• Exercise description:
Update the text about Kenneth Bae: starting at the words "Bae spoke in" and ending after "badly in confinement.", rewrite it with "foreign media" changed to "international press".

• Excerpted text:
§ §
SEATTLE (AP) -- The family of an American missionary held more than a year in North Korea was heartbroken and encouraged by a brief news conference in which Kenneth Bae, wearing a gray cap and inmate's uniform with the number 103 on his chest, apologized and said he committed anti-government acts.

"My brother is not a number to me, or to the rest of his family," his sister Terri Chung of Edmonds, Wash., said in a statement Monday. "He is a kind and loving husband, father, son and brother -- and needs to be home immediately."

Chung also apologized to North Korea and pleaded for it to release Bae, saying the family is concerned for his health and she could "see that he was distressed."

"Our family sincerely apologizes on Kenneth's behalf," she said. "We humbly ask for your mercy to release my brother."

Family friend Derek Sciba told The Associated Press that Bae has chronic health problems.

"On the one hand it's heartbreaking to see him in a prison uniform at the mercy of folks in North Korea, but on the other hand it's encouraging to see him and that he's able to speak," Sciba said. He is a friend of Chung's and part of a group pushing for Bae's release.

Bae made the comments at what he called a press conference held at his own request. He was under guard during the appearance. It is not unusual for prisoners in North Korea to say after their release that they spoke in similar situations under duress.

Bae spoke in Korean during the brief appearance, which was attended by The Associated Press and several other members of the foreign media in Pyongyang.

Bae, the longest-serving American detainee in North Korea in recent years, expressed hope that the U.S. government will do its best to win his release. He said he had not been treated badly in confinement.
§ §
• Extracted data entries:
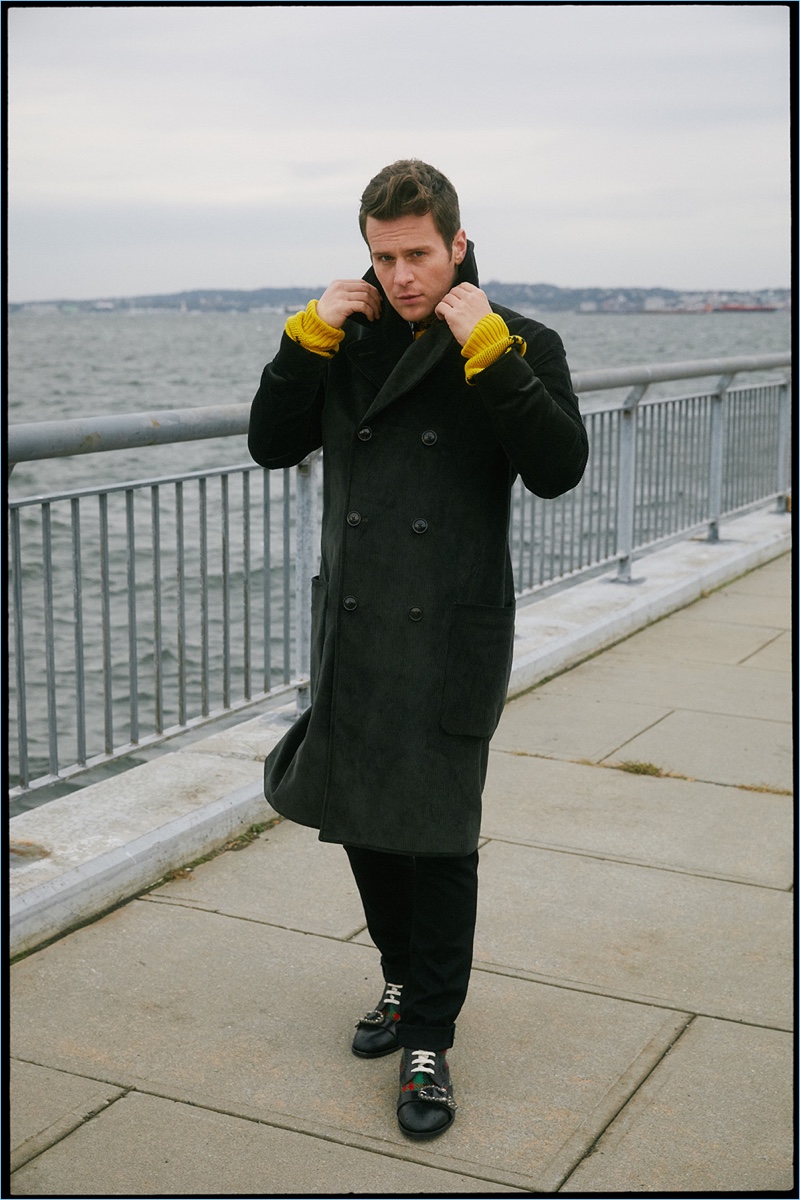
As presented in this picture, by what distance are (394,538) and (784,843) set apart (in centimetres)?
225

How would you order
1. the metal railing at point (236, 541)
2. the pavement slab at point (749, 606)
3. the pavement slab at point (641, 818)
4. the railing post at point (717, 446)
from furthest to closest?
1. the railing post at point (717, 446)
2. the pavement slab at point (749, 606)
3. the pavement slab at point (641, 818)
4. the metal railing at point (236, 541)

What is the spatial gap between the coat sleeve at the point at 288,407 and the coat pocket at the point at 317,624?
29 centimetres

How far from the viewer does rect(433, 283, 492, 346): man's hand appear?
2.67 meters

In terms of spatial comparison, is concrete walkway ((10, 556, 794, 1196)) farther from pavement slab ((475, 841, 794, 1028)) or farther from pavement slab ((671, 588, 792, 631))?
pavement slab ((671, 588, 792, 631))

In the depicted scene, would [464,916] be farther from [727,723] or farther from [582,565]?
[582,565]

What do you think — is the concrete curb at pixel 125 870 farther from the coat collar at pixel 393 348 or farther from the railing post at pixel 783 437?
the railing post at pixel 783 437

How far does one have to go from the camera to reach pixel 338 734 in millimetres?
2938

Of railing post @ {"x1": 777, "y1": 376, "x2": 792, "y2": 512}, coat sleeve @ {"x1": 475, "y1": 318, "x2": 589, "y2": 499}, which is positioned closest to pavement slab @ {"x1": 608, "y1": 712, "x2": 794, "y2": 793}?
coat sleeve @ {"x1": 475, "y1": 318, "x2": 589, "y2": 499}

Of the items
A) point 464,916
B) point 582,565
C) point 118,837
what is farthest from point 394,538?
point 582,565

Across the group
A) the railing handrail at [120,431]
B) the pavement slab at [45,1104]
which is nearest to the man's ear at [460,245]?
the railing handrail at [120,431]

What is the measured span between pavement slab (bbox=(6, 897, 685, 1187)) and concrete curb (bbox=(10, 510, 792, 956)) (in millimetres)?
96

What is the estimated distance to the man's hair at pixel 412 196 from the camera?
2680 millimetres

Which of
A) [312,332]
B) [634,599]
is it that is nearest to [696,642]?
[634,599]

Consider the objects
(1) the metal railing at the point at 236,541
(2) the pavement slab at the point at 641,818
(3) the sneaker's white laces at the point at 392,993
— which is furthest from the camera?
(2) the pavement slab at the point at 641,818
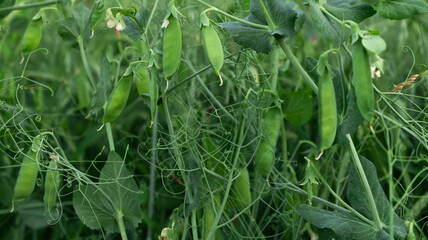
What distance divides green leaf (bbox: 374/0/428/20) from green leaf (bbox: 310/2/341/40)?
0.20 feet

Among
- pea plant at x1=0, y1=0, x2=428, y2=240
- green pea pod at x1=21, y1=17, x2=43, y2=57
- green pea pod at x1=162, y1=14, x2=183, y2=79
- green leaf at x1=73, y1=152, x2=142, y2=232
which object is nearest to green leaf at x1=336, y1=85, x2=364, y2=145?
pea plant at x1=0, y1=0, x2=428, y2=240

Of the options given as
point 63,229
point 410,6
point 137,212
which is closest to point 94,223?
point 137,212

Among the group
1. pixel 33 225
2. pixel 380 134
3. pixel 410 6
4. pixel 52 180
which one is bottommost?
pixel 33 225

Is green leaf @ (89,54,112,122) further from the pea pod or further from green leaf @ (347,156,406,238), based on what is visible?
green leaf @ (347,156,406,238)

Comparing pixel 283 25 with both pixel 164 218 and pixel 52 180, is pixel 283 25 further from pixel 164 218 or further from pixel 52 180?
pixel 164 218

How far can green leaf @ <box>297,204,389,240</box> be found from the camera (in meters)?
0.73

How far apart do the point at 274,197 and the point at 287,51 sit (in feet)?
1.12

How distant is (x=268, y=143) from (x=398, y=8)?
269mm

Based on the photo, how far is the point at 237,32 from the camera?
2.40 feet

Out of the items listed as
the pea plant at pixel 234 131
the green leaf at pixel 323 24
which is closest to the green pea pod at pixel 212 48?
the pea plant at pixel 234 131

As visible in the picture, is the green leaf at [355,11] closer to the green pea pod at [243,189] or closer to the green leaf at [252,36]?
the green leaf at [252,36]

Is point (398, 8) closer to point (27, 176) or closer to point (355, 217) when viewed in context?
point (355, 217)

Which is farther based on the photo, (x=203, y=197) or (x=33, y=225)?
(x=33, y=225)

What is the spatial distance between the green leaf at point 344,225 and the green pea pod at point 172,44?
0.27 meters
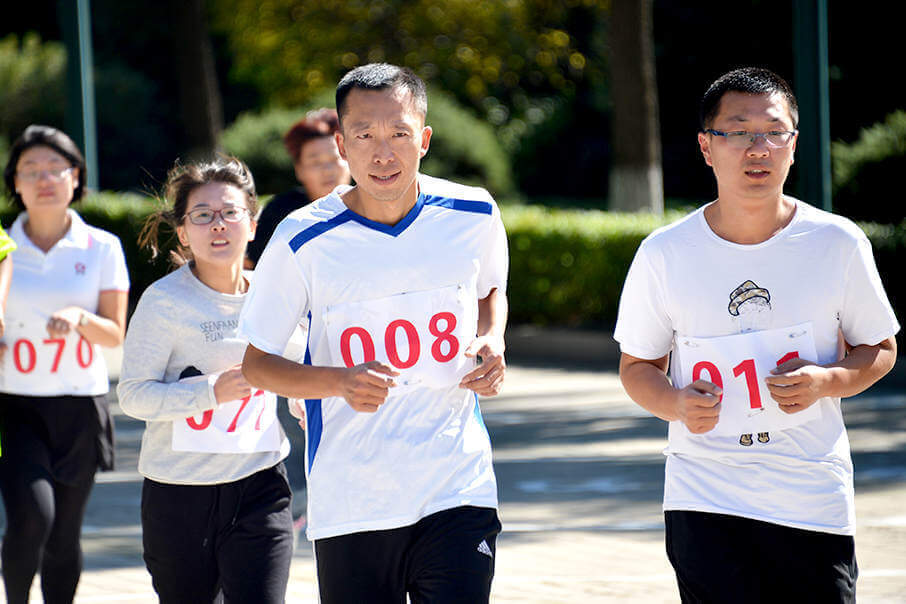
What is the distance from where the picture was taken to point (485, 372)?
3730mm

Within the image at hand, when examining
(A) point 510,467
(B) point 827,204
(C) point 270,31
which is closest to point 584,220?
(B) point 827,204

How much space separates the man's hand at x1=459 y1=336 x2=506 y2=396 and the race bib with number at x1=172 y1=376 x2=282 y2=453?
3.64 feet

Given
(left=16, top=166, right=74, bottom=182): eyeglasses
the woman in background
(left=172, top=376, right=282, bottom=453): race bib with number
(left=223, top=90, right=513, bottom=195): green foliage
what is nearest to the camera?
§ §
• Response:
Bae spoke in Korean during the brief appearance, which was attended by The Associated Press and several other members of the international press in Pyongyang.

Bae, the longest-serving American detainee in North Korea in recent years, expressed hope that the U.S. government will do its best to win his release. He said he had not been treated badly in confinement.